Memasuki
tahun yang ke 2 setelah ditempatinya gedung baru fakultas Adab dan Humaniora,
lahan yang berada di belakang fakultas ini masih dalam status tanah sengketa.
Bermula pada saat pertama kali di pindahkannya semua barang-barang, dokumen,
arsip dari kampus 1, tiba-tiba saja pada saat yang bersamaan segerombolan orang
yang berpakaian sipil melakukan aksi pemagaran lahan yang berada dibelakang
fakultas Adab dan Humaniora. Hampir beberapa hari fakultas ini dikhawatirkan
dengan aksi masyarakat yang mengaku sebagai pemilik tanah tersebut.
Bahkan
sempat diantara beberapa yang mengaku sebagai pemilik tanah tersebut mengancam
untuk merusak fasilitas gedung. Pimpinan fakultas Adab dan Humaniora yang juga
ikut memindahkan barang barang fakultas terkejut dengan peristiwa tersebut dan
sempat berdialog dengan beberapa orang itu. Tentu saja para pimpinan, dosen,
dan mahasiswa pada hari itu tak ingin ikut campur mengenai persoalan sengketa
tanah itu karena tak tahu menahu persoalan itu, maka pada saat itu pimpinan
meminta bantuan kepada pengamanan kampus untuk bersiaga sambil memangggil
pimpinan rektorat yang menangani persoalan pertanahan kampus. Walaupun sangat
menganggu aktivitas sivitas akademika fakultas Adab dan Humaniora tetapi proses
perkuliahan tetap jalan.
Berselang
beberapa bulan kemudian, para warga yang mengaku sebagai pemilik tanah
melakukan pemboikotan gedung fakultas Adab dan Humaniora dengan mengunci kedua
pintu masuk fakultas bahkan memasukkan bambu yang baru saja mereka tebang.
Praktis seluruh jalan untk masuk dan menaikki lantai 2 gedung tertutupi oleh
pohon bambu. Sehingga aktivitas para mahasiswa, dosen dan pimpinan pun
terhambat, bahkan saat itu mahasiswa yang akan melakukan ujian meja terpaksa
tertunda karena tak ada lagi ruangan yang bisa ditempati.
Keesokan
harinya para pengurus BEM Fakultas Adab dan Humaniora yang merasa dirugikan
dengan pemboikotan ini kemudian melaporkan peristiwa ini kepada Pembantu Rektor
Bidang Administrasi Umum sekaligus meminta upaya penangan yang serius dari
kampus atas sengketa tanah itu. Pada pertemuan itu, seorang anggota kepolisian
yang dihadirkan untuk menangani kasus ini kemudian dimintai untuk mengupayakan
menghentikan pemboikotan gedung perkuliahan fakultas Adab dan Humaniora.

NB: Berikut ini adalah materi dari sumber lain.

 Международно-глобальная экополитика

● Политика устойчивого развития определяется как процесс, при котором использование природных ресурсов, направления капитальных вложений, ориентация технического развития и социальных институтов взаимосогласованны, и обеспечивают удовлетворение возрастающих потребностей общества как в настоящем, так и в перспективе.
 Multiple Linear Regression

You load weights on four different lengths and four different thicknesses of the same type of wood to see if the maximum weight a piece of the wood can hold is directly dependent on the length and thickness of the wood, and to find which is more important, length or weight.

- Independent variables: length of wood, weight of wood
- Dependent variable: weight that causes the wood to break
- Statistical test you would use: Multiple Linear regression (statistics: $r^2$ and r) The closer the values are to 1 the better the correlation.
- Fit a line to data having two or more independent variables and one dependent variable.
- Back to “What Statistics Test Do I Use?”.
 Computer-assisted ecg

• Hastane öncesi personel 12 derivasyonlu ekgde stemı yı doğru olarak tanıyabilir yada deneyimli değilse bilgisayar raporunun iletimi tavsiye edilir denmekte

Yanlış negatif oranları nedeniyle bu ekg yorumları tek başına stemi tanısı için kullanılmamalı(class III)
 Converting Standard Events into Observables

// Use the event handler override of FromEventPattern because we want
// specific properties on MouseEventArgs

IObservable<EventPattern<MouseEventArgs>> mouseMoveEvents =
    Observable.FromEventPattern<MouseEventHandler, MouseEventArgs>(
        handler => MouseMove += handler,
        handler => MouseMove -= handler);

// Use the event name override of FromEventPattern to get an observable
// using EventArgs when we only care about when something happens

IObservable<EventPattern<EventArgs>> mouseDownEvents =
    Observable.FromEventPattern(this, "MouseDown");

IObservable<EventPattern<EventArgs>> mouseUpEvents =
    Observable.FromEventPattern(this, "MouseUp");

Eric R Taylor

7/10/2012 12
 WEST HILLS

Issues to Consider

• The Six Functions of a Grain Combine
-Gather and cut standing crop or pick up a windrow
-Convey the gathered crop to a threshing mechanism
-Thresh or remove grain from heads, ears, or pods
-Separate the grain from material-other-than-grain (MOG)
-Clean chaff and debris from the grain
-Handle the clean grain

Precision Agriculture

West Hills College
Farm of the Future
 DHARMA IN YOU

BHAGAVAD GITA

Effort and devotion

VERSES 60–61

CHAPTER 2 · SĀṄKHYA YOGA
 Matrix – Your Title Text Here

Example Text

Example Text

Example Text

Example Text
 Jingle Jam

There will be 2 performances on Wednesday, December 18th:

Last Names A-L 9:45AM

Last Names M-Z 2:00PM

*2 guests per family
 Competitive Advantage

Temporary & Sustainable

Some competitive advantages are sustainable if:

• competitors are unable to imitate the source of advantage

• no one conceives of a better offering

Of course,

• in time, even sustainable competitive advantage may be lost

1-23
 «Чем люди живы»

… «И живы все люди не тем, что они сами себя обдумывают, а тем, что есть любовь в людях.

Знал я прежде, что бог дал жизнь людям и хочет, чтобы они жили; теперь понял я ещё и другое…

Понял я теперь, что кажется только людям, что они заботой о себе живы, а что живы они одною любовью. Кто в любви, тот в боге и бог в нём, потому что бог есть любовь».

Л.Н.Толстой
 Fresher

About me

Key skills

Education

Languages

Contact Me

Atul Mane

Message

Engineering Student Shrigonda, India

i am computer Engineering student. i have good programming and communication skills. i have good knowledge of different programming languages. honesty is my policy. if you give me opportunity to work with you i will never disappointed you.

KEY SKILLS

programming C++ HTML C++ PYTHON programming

Sehingga berselang beberapa jam kemudian, ketika polisi telah mengkomunikasikan
penghentian pemboikotan, para mahasiswa, staf dan dosen yang sempat hadir
bersama dengan polisi menertibkan bambu-bambu yang ada didalam gedung tersebut.
Setelah
peristiwa tersebut, tak ada lagi ancaman yang terdengar dari pihak yang mengaku
pemilik lahan. Akan tetapi, yang menjadi persoalan sekarang ialah berdirinya
kantin dibelakang fakultas yang masih dalam status sengketa. Berdirinya
kantin-kantin diarea persengketaan, mengisyaratkan bahwa persoalan tersebut
belumlah selesai. Sampai kapan kepastian lahan tersebut selesai, kita akan
terus menunggu upaya yang serius dari kampus untuk menanganinya. Akhirnya para
sivitas akademika fakultas Adab dan Humaniora berharap persoalan seperti ini
tak terjadi lagi di kampus ini jika ingin dikatakan sebagai kampus peradaban
yang damai dan bebas dari segala bentuk kekerasan.